2021 sees Rosslare Europort hitting a new record with a total of 36 shipping services a week operating from the port making it one of the premier Irish ports serving the European Continent. Rosslare Europort is a gateway to Europe for the freight and tourist industries. It is strategically located on the sunny south-east coast of Ireland.

Rosslare is within a 90-minute driving radius of major Irish cities; Dublin, Cork and Limerick. Rosslare Europort is a RoRo, RoPax, offshore and bulk port with three RoRo berths with a two-tier linkspan, we also have a dedicated offshore bulk berth.

Exports in Rosslare Europort comprise mainly of fresh products, food, pharmaceuticals, steel, timber and building supplies. While imports are largely in the form of consumer goods such as clothes, furniture, food, trade vehicles, and electronics.
....................
WHAT TO WORK ON. Please continue the passage on Rosslare Europort, starting after its final sentence.

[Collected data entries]
....................
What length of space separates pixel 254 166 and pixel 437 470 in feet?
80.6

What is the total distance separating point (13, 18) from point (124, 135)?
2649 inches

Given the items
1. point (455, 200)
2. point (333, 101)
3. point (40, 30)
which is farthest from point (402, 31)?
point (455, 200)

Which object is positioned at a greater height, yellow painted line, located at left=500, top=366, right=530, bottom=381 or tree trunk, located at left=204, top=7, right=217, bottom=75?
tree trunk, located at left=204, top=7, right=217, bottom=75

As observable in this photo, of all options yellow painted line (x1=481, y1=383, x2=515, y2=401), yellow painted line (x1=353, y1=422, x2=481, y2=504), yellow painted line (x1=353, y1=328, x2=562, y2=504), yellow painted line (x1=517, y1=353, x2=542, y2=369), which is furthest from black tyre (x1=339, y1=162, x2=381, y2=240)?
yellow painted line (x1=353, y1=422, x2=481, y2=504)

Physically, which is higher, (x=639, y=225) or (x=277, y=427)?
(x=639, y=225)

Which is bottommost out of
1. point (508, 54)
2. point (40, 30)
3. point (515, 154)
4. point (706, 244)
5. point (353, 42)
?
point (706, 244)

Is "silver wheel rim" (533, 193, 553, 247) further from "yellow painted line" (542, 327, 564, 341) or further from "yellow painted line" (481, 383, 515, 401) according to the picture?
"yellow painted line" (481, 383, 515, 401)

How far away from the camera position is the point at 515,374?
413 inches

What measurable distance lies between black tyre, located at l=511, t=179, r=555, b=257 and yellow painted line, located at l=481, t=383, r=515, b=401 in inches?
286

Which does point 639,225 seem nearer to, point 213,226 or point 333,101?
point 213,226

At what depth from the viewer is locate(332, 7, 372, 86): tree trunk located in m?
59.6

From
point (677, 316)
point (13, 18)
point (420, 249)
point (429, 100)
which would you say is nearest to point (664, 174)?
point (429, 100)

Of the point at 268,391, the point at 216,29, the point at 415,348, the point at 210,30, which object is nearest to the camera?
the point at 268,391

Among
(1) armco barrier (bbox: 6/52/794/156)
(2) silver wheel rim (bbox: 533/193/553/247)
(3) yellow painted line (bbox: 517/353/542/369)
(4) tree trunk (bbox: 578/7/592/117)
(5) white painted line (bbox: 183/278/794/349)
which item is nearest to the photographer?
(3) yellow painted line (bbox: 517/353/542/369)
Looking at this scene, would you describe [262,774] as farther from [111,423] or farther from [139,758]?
....................
EXERCISE RESULT.
The entire Europort is bar-swept to 7.2 meters, allowing unrestricted access to vessels with draughts up to 6.5 metres. Rosslare Europort offers a comprehensive service including mooring, stevedoring and passenger-car check-in for RoRo shipping lines. It also provides facilities for offshore, dry bulk and general cargo.

The port currently has twice-daily round services to the UK and direct services to the continent each day. Rosslare Europort has a fleet of Tugmasters service, fork-lift trucks, tractors and other handling equipment to cater for non-standard RoRo freight.